前回のレポートでも触れましたが、ボディーとネックグリップの形成にに関しては何度も何度もクラフトマンの手を入れて整えていきます。このグリップ形状は微妙な部分で既存他ブランドのネックとも違いますし、ボディーの形状に関してもこのブランドのテーマになっている所で、ヘッドスタイルやインレイ(分解された回転Dロゴ)と密接なデザイン関係にあるので一筋縄ではいかない重要な部分となっております。とてもとても時間と手間がかかる部分でありますが、1本1本丁寧に作業をしております。
実際のところ人の手による作業ですからクラフトマンのキャリアと経験を手先に集中させての業なのです。
クラフトマン曰く

「手の平、指の感覚を研ぎ澄まして、その木の温度や硬さや厚みまでもが瞬時にわかるくらい神経を集中させています」

とことです。まさに限られたクラフトマンしか製作にたずさわれないという事実にはうなずけます。

この様に全てのネックとボディーの形成が終了していくと、次はボディーとネックの組み込みを行い、そして塗装へと入っていきます。
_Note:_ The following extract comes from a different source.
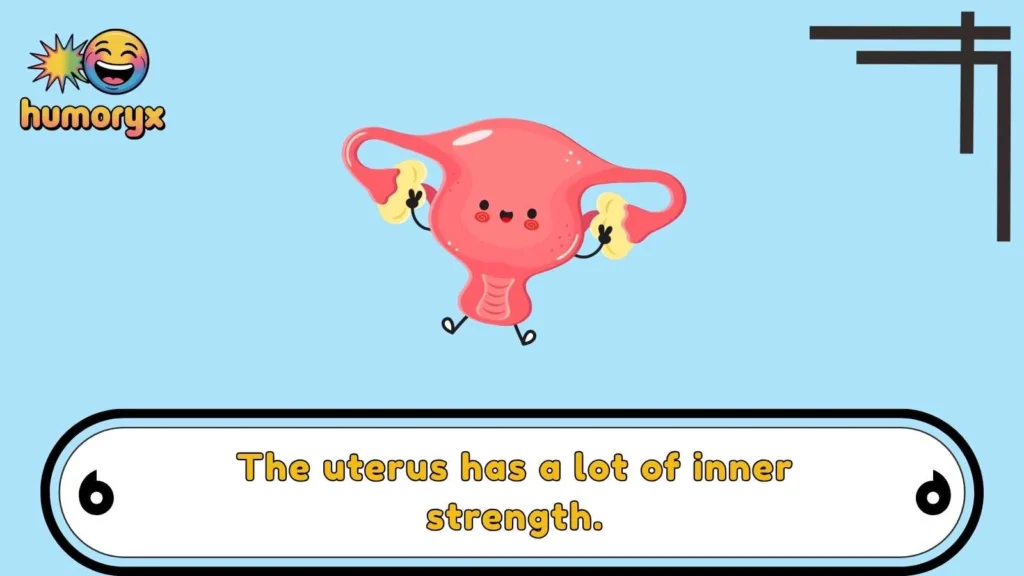 Uterus Puns One Liners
↑特徴であるボディートップの切れ込みを形成しているところ。角先(ホーン)からくるアーチの流れと指板のインレイの流れを受けてデザインされています。

同様に構えて下側にも切れ込みを入れております。使用しているサンドペーパーは始め型番の小さい目の荒いペーパーを使用して、順々に型番の大きい目の細かいペーパーへと替えていきます。そうすることで自然で滑らかな曲線が描けていけるのです。

弾いた時に体と触る部分のバック面に独自の深さでコンター加工をいたします。

ネックサンダーと言われる機械でネックを削ります。これはいわば布状のヤスリで常時回転をしてます。該当部分をそのネックサンダーに当てることで徐々に滑らかに削られていきます。このようにして少しずつ少しずつ削っては確認、削っては確認という作業を何度も行います。